## DOCUMENT EXCERPT
_ _ _ _ _

# I canned ham, and the results are NOT good



## Honduras Trish (Nov 30, 2007)

If it was only the bland flavor, I'd blame it on the fact that this was a home-brined ham, and go on about my business . . . but the texture of the meat wasn't nice either. The canned meat was chewy, though before the canning it just felt and tasted like normal ham, though a bit blander than I'd prefer (we're still working on perfecting the brining process). 

I chunked the freshly baked ham, used bouillon to make a broth, and canned quarts for 90 minutes at the correct pressure for my elevation. 

Any tips for how I can get better results next time? I'm just sick about having taken an entire ham and made it into less-desirable food. Sigh.


----------



## Karenrbw (Aug 17, 2004)

When I bake a ham, I can the leftovers, but not the same way you did it. I put the whole ham, bone and all, in the stockpot with water, onions, and celery. I let it simmer for an hour or so, until the ham is falling off the bone. Take the meat out, debone and chop into bite sized pieces. I do mine a little smaller because I usually use it for soup. I use the broth that the ham cooked in to can it. I usually also add 1/2 cup chopped onion and 1/4 cup chopped celery to each jar. I don't use any bouillion in the broth. We opened a jar this week for soup and it was great. 10 pounds at 75 minutes for pints, 90 minutes for quarts.


----------



## Honduras Trish (Nov 30, 2007)

Thanks Karen! I don't think my family is going to want me to try this again anytime soon, but when I do, I will try your way. Thanks!


----------



## oregon woodsmok (Dec 19, 2010)

The ham doesn't have to g to waste. Use it in a flavorful casserole.


----------



## Honduras Trish (Nov 30, 2007)

oregon woodsmok said:


> The ham doesn't have to g to waste. Use it in a flavorful casserole.


Oh, we won't throw it out. In fact, we used some in dinner this evening (from a jar that didn't seal). We're just disappointed because ham is a rare treat for us, and I turned yummy ham meat into sort of tasteless hide-it-in-a-casserole meat. But, it's live and learn . . . if I eventually get to where I can can ham and have it be yummy, then we'll have the yumminess more often.

_ _ _ _ _

## DATASET EXCERPT
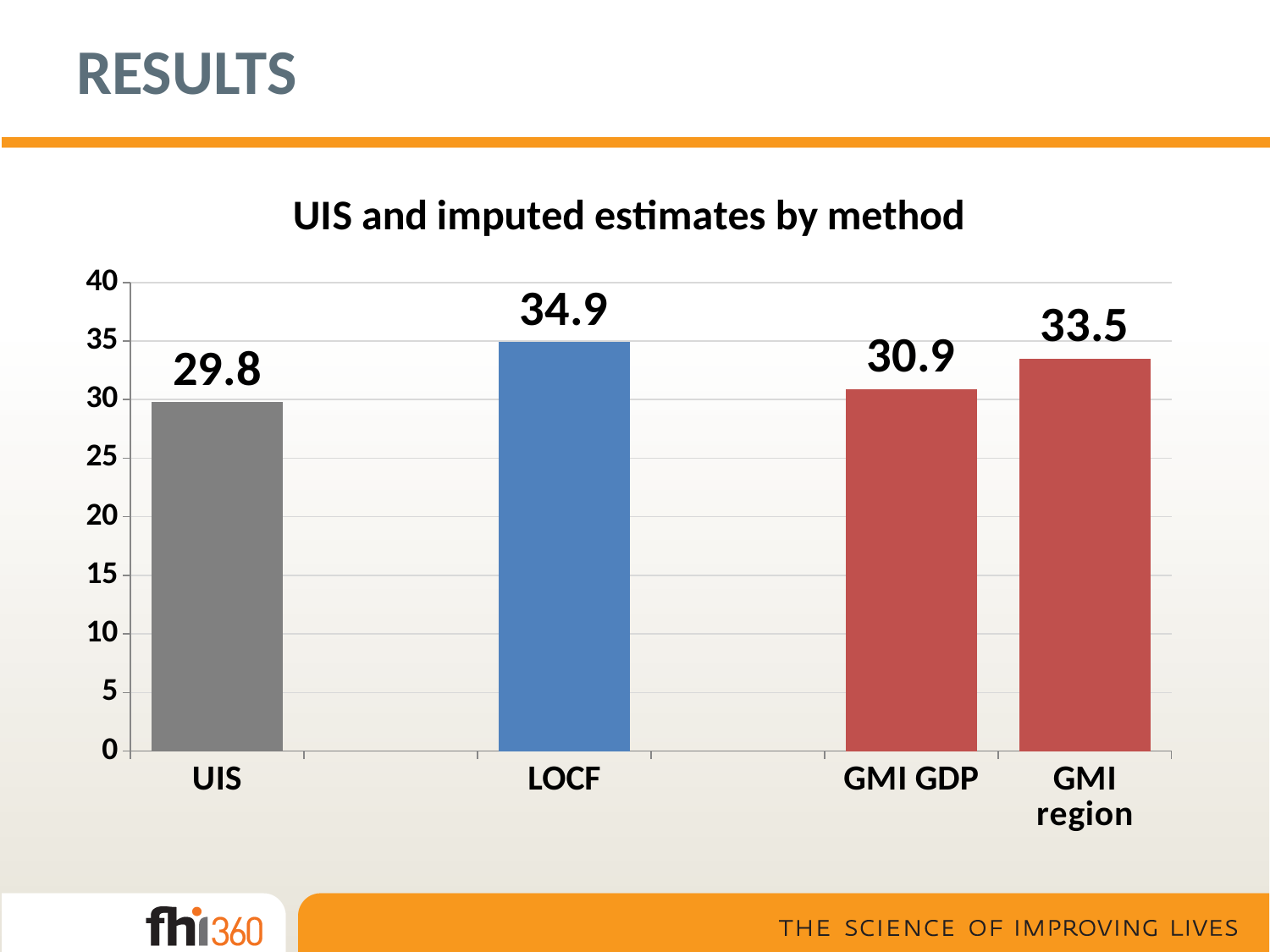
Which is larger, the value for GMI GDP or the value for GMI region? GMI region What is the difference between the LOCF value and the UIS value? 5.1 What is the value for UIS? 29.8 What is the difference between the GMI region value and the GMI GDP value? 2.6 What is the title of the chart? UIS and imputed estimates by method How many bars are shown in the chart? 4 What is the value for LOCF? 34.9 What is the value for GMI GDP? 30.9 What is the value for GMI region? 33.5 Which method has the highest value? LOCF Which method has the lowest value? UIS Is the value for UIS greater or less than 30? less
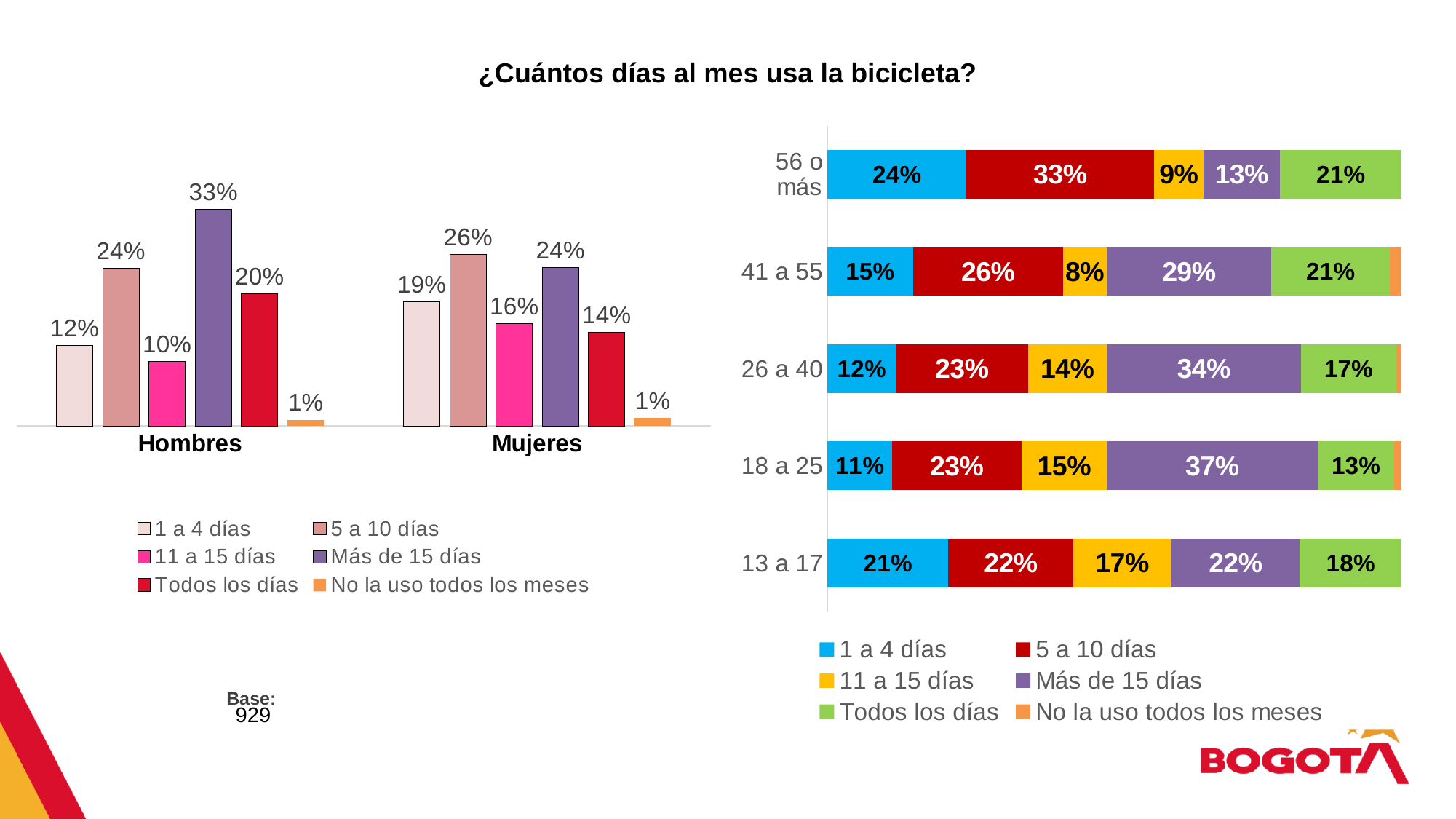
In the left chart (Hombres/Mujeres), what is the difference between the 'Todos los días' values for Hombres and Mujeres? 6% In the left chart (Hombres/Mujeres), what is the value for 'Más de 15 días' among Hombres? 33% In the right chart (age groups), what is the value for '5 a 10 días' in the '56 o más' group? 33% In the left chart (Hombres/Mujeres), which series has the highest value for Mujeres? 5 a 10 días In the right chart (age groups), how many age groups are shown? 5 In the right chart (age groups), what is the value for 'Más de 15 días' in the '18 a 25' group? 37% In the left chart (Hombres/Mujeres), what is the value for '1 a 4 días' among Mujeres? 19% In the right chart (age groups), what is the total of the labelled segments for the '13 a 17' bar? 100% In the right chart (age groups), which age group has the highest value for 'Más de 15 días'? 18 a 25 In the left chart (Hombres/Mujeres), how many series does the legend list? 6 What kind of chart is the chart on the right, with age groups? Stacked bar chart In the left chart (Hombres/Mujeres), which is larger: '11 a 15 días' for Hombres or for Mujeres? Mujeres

_ _ _ _ _

## QUESTIONS ON THE MATERIAL
1. Sum up the forum thread about canning ham in two sentences.
2. In the ham-canning thread, how much chopped onion and celery does Karenrbw add to each jar?
3. Carry the ham-canning forum thread forward past its last post.

## EXERCISE RESULTS
1. A home canner pressure-canned chunks of freshly baked, home-brined ham in bouillon broth and found the result bland and chewy, though it had tasted like normal ham before canning. Another member recommended simmering the whole ham with onions and celery and canning the meat in that cooking broth without bouillon, and a third suggested using the disappointing ham in a flavorful casserole, which the original poster said they were already doing.

2. She adds 1/2 cup of chopped onion and 1/4 cup of chopped celery to each jar.

3.
----------



## Terri in WV (May 10, 2002)

Try dry canning a couple of jars and see if you like it any better(adding no liquid). Process for the same times as you did for the others.


----------



## Sunflowerhill (Dec 30, 2012)

Ham is something I haven't tried to can yet~ but I think I would like to use Karenrbw's idea! Thanks!


----------



## Packedready (Mar 29, 2011)

I canned ham in the spring and it tastes like salty pork, it was a commercial ham. It is usable but only as I would use pork.


----------



## stef (Sep 14, 2002)

Here's the link to Jackie Clay's instructions on canning ham. Not sure what might have gone wrong with your process. I read in one of her other posts that sometimes ham may turn a darker color when canned. Sorry about your dissappointment. 

http://www.backwoodshome.com/blogs/...-and-a-where-to-get-chickens-and-canning-ham/


----------



## notbutanapron (Jun 30, 2011)

This makes me curious. Home-brined ham canned after it was brined? Was it not smoked? I was under the impression in order to be 'ham', it had to be smoked. Would that be causing the lack of flavour?

Edit: looked it up. turns out it depends on where you're from the definition of 'ham'. Anyway, still, could a lack f smoking been the flavour?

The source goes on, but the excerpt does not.